Il diavolo è spesso rappresentato come un ribelle, ma anche il ribelle cerca Dio! Il ribelle è una personalità in cerca di affermazione. Nell'Islam si dice che c'è Allah e nient'altro che Allah. Purtroppo il mondo è guidato da ciechi che conducono altri ciechi, cioè il mondo è in mano a chi non sa niente. Platone aveva cercato di mettere i sapienti al potere, ma ha rischiato di fare una brutta fine.
Il discorso sul bene e il male è individuale, si salva solo chi può, ognuno per sé, perché Dio ha fatto tutto isolato. Un uomo nasce, vive e muore da solo. E' illusoria anche la compagnia, che è soltanto pensata, ancora un trucco della mente. Quel che è dentro di noi è l'inesprimibile per tutti. L'uomo può essere solo anche in mezzo ad una piazza gremita di persone. La parola nasce come espressione del proprio sentire, che l'altro comprende secondo le proprie gabbie mentali. Spesso nelle discussioni si sente esclamare: ma allora non hai capito niente!, ed è così perché l'uomo è solo. D'altra parte la sensazione del dolore è difficile spiegarla ad un altro così come la percepiamo. L'uomo è solo e come tale non vive bene, perché Dio deve essere la sua compagnia. E' Dio che ha dato all'uomo il senso dell'incompletezza affinché cerchi la completezza, completezza che non può essere trovata nel proprio simile, perché solo Dio può darla. Ed è una grande consolazione. Ricordate che la parola "consolata" vuol dire "con il sole, con la luce", è l'anima consolata.

■ **Consegna**
Riporta per intero il brano sulla solitudine dell'uomo e su Dio, senza modificare nulla. Per rispondere serve soltanto il brano, senza ricorrere ad altre fonti.

■ **Dati forniti**
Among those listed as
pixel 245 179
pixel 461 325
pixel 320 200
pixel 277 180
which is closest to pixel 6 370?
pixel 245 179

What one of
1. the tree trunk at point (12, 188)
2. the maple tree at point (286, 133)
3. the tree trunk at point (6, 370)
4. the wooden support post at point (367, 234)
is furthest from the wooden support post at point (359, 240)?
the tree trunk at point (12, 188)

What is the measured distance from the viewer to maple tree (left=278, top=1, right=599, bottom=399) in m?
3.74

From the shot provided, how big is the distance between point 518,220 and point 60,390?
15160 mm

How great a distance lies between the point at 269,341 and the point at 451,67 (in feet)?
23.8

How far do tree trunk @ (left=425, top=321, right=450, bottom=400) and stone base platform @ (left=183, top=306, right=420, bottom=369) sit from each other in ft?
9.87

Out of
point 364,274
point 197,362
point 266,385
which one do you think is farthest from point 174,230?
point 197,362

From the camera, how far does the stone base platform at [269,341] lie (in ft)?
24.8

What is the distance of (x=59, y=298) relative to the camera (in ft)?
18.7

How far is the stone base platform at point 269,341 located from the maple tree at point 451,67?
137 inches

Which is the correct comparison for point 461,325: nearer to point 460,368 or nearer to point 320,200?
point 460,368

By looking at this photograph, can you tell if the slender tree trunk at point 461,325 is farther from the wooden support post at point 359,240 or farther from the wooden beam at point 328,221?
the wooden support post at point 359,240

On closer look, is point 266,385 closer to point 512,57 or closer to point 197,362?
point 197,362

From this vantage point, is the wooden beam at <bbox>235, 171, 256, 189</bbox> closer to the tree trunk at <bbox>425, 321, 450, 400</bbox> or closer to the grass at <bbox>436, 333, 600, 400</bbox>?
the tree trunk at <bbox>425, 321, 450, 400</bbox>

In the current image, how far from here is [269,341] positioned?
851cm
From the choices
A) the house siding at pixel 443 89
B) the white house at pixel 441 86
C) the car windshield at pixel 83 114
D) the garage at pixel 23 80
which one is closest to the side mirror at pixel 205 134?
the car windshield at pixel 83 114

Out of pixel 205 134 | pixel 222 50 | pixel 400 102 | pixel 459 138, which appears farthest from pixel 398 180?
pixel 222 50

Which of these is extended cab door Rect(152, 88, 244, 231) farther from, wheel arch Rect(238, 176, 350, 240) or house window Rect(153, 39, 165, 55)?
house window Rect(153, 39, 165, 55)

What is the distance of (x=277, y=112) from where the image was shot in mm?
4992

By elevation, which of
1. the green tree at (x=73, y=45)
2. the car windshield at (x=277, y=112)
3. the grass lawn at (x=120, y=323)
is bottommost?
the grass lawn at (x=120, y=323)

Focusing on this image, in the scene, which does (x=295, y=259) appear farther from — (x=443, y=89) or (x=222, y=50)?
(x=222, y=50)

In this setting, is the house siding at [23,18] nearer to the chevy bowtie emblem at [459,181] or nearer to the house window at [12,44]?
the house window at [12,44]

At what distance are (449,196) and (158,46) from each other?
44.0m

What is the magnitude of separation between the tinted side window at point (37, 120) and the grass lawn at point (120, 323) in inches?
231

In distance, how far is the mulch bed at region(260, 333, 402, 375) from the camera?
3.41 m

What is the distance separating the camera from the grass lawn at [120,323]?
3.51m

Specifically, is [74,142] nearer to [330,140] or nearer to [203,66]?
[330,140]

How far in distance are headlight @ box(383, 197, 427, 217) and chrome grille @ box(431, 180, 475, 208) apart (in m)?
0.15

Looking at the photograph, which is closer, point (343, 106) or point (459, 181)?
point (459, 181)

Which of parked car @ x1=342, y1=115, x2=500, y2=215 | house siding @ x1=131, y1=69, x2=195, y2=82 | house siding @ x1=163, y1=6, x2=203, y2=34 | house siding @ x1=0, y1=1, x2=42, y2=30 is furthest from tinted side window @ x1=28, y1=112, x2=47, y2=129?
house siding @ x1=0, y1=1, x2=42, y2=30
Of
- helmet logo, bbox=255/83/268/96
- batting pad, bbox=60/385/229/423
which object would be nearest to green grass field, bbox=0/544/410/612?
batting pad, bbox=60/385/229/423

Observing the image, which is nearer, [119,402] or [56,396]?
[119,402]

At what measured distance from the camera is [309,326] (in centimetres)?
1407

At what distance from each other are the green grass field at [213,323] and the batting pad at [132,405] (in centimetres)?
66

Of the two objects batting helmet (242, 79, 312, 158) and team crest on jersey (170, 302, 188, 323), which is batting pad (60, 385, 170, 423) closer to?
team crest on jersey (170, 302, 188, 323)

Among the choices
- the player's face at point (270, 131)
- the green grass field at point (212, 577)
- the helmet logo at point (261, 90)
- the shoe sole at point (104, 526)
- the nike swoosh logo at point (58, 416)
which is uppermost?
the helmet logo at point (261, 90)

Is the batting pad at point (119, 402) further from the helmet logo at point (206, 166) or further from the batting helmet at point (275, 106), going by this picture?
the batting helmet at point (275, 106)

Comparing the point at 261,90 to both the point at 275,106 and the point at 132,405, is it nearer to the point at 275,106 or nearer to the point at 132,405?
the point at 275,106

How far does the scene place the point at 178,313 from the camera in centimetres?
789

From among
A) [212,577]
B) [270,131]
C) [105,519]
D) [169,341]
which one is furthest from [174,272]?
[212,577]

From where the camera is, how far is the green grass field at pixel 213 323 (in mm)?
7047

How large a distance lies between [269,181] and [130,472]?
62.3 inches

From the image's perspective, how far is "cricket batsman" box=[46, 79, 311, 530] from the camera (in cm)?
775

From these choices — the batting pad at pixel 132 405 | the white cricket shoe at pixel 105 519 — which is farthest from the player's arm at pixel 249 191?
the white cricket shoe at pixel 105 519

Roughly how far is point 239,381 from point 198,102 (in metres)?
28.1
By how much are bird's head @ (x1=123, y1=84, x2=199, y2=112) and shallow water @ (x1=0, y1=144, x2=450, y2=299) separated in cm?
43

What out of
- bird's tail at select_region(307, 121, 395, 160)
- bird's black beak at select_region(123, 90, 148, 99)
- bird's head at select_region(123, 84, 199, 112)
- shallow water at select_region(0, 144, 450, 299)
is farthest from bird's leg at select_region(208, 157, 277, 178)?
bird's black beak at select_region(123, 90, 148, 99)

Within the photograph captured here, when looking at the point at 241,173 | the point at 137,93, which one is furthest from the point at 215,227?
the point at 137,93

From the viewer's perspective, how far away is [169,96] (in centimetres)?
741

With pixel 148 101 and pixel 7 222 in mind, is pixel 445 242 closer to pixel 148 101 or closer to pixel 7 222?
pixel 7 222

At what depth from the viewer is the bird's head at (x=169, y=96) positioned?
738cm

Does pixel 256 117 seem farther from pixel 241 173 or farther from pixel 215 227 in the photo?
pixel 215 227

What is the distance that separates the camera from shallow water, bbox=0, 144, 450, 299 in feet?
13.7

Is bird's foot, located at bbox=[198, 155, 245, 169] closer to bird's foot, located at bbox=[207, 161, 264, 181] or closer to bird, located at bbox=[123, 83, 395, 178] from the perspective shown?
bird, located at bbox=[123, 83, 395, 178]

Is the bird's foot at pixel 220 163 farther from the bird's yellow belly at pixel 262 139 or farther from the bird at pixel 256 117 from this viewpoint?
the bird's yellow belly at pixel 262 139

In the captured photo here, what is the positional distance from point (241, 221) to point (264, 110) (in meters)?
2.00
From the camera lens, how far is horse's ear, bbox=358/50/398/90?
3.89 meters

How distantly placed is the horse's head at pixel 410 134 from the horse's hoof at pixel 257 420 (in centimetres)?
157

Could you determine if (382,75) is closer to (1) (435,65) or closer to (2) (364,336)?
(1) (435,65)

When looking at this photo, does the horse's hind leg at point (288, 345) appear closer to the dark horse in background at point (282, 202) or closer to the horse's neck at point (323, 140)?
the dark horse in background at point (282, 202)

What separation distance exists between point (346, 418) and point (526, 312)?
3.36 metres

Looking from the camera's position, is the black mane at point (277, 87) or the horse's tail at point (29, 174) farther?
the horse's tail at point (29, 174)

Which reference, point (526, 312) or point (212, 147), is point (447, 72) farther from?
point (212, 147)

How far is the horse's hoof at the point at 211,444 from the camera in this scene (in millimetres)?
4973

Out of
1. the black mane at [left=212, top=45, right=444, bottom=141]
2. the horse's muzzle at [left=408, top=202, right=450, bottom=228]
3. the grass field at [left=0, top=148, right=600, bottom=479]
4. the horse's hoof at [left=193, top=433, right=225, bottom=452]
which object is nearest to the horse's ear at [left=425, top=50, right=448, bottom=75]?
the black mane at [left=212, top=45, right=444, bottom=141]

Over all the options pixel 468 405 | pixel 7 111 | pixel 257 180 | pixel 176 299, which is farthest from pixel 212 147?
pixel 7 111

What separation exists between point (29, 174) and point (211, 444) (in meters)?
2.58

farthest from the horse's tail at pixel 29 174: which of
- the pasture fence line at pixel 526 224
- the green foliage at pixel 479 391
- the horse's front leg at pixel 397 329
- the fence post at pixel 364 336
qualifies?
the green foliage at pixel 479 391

==

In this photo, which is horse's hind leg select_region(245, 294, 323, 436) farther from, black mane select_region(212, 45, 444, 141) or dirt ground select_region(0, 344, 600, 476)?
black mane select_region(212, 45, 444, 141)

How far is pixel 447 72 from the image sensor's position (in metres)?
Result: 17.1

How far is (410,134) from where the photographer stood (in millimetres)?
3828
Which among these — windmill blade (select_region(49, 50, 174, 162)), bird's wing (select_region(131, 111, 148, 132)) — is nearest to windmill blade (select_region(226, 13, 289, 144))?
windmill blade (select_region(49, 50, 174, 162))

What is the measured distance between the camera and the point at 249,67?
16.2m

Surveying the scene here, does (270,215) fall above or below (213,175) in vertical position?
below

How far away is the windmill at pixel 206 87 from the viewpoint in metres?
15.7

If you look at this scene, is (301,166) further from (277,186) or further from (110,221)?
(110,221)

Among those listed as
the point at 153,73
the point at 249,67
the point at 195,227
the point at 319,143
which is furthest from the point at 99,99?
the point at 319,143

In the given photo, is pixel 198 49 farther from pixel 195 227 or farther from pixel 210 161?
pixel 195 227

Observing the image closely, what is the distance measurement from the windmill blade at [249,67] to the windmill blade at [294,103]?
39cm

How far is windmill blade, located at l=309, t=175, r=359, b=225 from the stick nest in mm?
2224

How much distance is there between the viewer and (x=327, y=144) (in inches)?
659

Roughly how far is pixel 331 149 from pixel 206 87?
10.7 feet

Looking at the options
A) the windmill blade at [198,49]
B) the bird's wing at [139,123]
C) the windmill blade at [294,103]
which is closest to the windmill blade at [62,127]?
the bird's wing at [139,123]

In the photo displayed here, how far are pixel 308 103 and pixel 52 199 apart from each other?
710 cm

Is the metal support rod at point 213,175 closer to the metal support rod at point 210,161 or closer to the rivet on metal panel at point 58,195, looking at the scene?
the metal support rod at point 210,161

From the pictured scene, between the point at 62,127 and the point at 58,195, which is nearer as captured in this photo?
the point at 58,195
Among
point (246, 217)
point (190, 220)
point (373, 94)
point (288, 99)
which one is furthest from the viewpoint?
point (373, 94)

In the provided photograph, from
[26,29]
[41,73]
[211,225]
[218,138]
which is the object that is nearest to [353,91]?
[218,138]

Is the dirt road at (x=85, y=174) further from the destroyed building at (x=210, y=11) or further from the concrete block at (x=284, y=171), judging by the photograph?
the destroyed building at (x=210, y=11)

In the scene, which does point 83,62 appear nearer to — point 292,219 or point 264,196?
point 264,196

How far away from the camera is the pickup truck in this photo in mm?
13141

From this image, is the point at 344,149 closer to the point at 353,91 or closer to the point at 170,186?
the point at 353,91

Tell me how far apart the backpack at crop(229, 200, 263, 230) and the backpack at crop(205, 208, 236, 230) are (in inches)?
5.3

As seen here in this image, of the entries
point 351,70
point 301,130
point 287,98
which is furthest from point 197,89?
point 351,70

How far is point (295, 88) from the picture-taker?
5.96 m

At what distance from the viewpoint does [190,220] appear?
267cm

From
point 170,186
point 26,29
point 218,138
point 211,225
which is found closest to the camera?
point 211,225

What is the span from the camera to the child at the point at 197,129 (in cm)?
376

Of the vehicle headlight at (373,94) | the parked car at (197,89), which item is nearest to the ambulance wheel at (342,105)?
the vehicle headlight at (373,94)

■ **Risultato**
Il diavolo è spesso rappresentato come un ribelle, ma anche il ribelle cerca Dio! Il ribelle è una personalità in cerca di affermazione. Nell'Islam si dice che c'è Allah e nient'altro che Allah. Purtroppo il mondo è guidato da ciechi che conducono altri ciechi, cioè il mondo è in mano a chi non sa niente. Platone aveva cercato di mettere i sapienti al potere, ma ha rischiato di fare una brutta fine.
Il discorso sul bene e il male è individuale, si salva solo chi può, ognuno per sé, perché Dio ha fatto tutto isolato. Un uomo nasce, vive e muore da solo. E' illusoria anche la compagnia, che è soltanto pensata, ancora un trucco della mente. Quel che è dentro di noi è l'inesprimibile per tutti. L'uomo può essere solo anche in mezzo ad una piazza gremita di persone. La parola nasce come espressione del proprio sentire, che l'altro comprende secondo le proprie gabbie mentali. Spesso nelle discussioni si sente esclamare: ma allora non hai capito niente!, ed è così perché l'uomo è solo. D'altra parte la sensazione del dolore è difficile spiegarla ad un altro così come la percepiamo. L'uomo è solo e come tale non vive bene, perché Dio deve essere la sua compagnia. E' Dio che ha dato all'uomo il senso dell'incompletezza affinché cerchi la completezza, completezza che non può essere trovata nel proprio simile, perché solo Dio può darla. Ed è una grande consolazione. Ricordate che la parola "consolata" vuol dire "con il sole, con la luce", è l'anima consolata.